A Pair of Gonzo Mysteries from a Fantasy Master: Rich Horton on Pink Vodka Blues and Skinny Annie Blues by Neal Barrett, Jr.
Neal Barrett, Jr. received a Hugo and Nebula Award nomination for his 1988 story “Ginny Sweethips’ Flying Circus,” and in 2010 he was named Author Emeritus by the Science Fiction and Fantasy Writers of America. A discussion of his four Aldair novels — which Fletcher Vredenburgh called “a blast of strangeness and adventure” — broke out in the comments section of my 2013 post about Mark Frost’s The List of 7. And in his 2014 review of The Prophecy Machine, Fletcher wrote:
The late Neal Barrett Jr. wrote around thirty novels and seventy short stories.
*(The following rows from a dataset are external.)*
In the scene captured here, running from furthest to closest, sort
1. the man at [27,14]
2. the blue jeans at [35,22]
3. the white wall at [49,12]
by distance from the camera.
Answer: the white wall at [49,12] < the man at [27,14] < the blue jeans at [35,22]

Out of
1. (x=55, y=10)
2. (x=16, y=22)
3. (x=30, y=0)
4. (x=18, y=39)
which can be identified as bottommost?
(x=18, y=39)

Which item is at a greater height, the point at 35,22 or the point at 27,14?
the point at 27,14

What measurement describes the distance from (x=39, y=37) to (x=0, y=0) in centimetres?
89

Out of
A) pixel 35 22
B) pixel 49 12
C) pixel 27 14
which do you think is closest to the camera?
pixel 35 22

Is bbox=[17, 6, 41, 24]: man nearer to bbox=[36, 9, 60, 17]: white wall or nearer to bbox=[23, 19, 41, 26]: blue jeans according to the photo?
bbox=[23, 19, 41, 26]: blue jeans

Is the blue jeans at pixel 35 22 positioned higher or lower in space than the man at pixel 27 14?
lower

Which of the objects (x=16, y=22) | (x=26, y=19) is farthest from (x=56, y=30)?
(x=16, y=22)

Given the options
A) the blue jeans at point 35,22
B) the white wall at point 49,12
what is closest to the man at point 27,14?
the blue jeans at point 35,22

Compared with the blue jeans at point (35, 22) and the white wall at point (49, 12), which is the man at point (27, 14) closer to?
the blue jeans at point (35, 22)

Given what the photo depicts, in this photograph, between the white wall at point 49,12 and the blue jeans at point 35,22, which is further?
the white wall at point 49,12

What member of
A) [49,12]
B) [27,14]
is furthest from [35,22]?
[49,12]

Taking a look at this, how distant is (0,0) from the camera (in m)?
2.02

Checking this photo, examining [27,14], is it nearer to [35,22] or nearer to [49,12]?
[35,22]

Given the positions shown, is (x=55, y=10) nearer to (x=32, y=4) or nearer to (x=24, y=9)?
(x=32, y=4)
I’ve only read a little bit from his works, which include sci-fi and fantasy as well as crime fiction and magic realism. He seems to have slipped under the radar of most genre readers. On the other hand, everything I’ve read about the man marks him as one of those special authors held in high esteem by other writers.
As usual, Fletcher is bang on in his assessment. I haven’t read any of Barrett’s crime fiction either, and I’ve always been very curious about it.
But that’s why we have Rich Horton. Over at his website Strange at Ecbatan Rich reviews two of Barrett’s mid-90s mystery novels, Pink Vodka Blues (1992) and Skinny Annie Blues (1996), calling them ‘funny’ and ‘wild.’ That qualifies them for a closer look in my book.